++++ ФРАГМЕНТ ДОКУМЕНТА

Безусловно, новые исторические исследования на эту тему, которые также отражены в настоящем обзоре, раскрыли обусловленность обстоятельствами времени идеалистически-пессимистического лейтмотива подобных историко-философских концепций об отношении политики и морали, социального общения и публичной сферы между Просвещением и XX веком, «эпохой крайностей» (Эрик Хобсбаум). Однако исследования Р. Козеллека и Ю. Хабермаса и до сих пор не потеряли своей притягательной силы, поскольку они представляют критическую точку зрения на основы модерной демократии, угрозы, которые она несет и которым подвергается сама[268].
Если попытаться сделать итоговое сравнение истории обществ социального общения с середины XVIII века по начало XX века, можно увидеть и вычленить терминологически три связанных между собой процесса:
1. Расширение. Сфера общественных объединений расширялась в ритме временных и пространственных волн. Каждая из этих волн создавала бóльшую плотность сети ассоциаций и порождала новые задачи для них. Такое расширение можно объяснить лишь на фоне нарастающей глобализации мира, взаимных обменов в идейной и политической сфере, миграции, торговли и экспансии. В эксклюзивных формах социального общения XVIII века выражали себя идеи и практики Просвещения. Они охватывали транснациональное пространство от Бостона до Санкт-Петербурга. На их основе около 1800 года образовались новые общественные объединения, которые в 1830–1840-х годах вызвали настоящую эйфорию союзов в Европе и США. В общественных организациях просветительские идеи и практики соединились с современными эпохе политическими течениями: либерализмом/республиканизмом, социализмом и национализмом. В континентальной Европе это развитие протекало под недоверчивым оком государства, которое – с разным успехом на Западе и Востоке – пыталось контролировать стремление к общественной активности своих граждан. Одновременно увеличились задачи общественных организаций: национальные, конфессиональные и социально-реформаторские ассоциации расширили этот спектр, часто наряду с новыми требованиями к социальной эксклюзивности и морально-политической миссии. В 1860–1870-х годах берет начало новая волна создания ассоциаций, деятельность которых была направлена на либерализацию и национализацию общества и одновременно являлась результатом этих процессов. Снова увеличилось как число ассоциаций, так и их задачи и цели; они имели больший транснациональный охват, достигнув городов русской провинции – тенденция, которая радикально усилилась снова в конце XIX столетия. Накануне 1914 года почти все сферы городских обществ в рассмотренных здесь странах были организованы в ассоциациях. Расширение и специализация общественных объединений принесли с собой новые формы организации групповых интересов, политического социального общения и современной массовой культуры, которые взяли на себя многие предыдущие задачи ассоциаций и в то же время вышли за их рамки.

++++++++

ЧТО СДЕЛАТЬ
Ответьте на вопросы по фрагменту об истории общественных объединений:
1. Чьи исследования до сих пор не потеряли своей притягательной силы?
2. Какое пространство охватывали идеи и практики Просвещения?
3. В какие годы берет начало новая волна создания ассоциаций, направленных на либерализацию и национализацию общества?

++++ ИСХОДНЫЕ ДАННЫЕ

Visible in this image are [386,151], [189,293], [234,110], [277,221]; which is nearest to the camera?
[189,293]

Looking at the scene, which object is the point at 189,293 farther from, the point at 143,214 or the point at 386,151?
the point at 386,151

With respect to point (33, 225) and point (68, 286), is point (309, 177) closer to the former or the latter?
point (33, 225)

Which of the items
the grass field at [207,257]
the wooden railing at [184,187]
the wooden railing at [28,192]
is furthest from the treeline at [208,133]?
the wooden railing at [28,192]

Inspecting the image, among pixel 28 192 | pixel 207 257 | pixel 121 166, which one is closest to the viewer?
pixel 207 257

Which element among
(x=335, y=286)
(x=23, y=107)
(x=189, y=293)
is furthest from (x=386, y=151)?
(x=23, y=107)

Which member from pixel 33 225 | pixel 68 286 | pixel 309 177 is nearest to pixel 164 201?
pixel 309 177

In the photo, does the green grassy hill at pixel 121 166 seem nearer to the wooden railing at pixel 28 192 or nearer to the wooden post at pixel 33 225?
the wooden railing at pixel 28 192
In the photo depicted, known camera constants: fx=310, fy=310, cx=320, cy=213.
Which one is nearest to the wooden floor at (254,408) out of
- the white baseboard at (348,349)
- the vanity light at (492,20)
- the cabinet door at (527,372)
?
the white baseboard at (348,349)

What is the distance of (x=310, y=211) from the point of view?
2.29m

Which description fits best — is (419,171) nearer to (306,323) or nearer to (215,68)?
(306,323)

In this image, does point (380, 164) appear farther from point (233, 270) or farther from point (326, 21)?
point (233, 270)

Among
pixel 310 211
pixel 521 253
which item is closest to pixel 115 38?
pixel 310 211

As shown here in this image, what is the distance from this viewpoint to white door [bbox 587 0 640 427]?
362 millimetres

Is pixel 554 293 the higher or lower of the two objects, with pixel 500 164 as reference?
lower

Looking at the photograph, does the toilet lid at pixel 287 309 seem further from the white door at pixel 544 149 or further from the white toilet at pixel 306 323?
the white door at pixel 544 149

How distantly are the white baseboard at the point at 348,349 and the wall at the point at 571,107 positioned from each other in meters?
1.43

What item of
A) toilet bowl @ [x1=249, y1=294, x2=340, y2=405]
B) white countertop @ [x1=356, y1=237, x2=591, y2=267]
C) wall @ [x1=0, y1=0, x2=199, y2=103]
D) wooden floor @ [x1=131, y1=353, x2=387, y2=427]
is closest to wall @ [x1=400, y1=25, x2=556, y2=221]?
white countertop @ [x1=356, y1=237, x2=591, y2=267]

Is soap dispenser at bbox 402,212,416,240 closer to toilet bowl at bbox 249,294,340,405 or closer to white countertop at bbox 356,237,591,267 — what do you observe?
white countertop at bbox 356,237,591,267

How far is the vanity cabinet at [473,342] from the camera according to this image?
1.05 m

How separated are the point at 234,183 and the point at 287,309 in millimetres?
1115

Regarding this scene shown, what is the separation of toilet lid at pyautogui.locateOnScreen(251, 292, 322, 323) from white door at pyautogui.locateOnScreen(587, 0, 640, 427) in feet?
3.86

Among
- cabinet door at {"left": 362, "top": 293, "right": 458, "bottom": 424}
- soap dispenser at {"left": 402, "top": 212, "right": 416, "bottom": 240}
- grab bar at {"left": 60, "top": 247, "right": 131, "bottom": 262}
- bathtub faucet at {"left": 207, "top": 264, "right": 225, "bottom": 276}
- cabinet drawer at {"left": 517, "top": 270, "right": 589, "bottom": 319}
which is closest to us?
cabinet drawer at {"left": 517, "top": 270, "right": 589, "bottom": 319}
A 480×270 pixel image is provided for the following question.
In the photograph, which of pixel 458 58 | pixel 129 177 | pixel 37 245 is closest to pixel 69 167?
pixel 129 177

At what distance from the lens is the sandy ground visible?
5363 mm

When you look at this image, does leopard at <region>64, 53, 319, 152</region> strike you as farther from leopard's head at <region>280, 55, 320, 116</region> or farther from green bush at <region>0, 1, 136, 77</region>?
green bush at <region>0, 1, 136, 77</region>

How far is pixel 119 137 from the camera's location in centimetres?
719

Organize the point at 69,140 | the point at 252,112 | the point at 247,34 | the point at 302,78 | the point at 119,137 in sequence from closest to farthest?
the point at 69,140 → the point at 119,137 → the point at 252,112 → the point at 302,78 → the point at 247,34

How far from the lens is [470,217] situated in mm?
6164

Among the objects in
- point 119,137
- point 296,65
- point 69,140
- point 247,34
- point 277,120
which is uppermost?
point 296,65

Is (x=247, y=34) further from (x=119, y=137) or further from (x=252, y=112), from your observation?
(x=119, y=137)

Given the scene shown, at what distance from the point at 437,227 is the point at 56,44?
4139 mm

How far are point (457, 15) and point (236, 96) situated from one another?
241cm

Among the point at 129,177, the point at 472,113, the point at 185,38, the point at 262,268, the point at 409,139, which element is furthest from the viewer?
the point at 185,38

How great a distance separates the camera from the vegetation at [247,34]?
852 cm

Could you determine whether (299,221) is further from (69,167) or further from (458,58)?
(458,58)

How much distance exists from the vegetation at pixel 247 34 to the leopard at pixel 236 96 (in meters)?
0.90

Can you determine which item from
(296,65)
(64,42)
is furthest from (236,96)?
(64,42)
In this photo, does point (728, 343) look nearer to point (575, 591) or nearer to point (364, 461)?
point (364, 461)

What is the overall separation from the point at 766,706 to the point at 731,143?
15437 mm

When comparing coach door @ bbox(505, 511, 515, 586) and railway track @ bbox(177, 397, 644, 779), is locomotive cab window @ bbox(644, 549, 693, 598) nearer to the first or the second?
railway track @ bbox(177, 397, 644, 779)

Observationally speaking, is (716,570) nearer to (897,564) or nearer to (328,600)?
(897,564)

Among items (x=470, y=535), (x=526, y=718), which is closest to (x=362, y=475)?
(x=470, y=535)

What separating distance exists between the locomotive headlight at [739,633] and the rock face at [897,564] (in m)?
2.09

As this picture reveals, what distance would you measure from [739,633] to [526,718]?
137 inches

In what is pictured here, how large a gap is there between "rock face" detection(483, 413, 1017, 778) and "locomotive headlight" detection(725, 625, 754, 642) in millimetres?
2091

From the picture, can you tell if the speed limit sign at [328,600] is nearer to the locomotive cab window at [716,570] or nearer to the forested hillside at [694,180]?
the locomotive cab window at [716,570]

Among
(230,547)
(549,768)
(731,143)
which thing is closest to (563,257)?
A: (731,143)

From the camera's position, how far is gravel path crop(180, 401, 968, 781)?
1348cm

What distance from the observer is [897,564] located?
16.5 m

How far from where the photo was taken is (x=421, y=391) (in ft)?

++++++++

ОТВЕТ
1. Исследования Р. Козеллека и Ю. Хабермаса.
2. Транснациональное пространство от Бостона до Санкт-Петербурга.
3. В 1860–1870-х годах.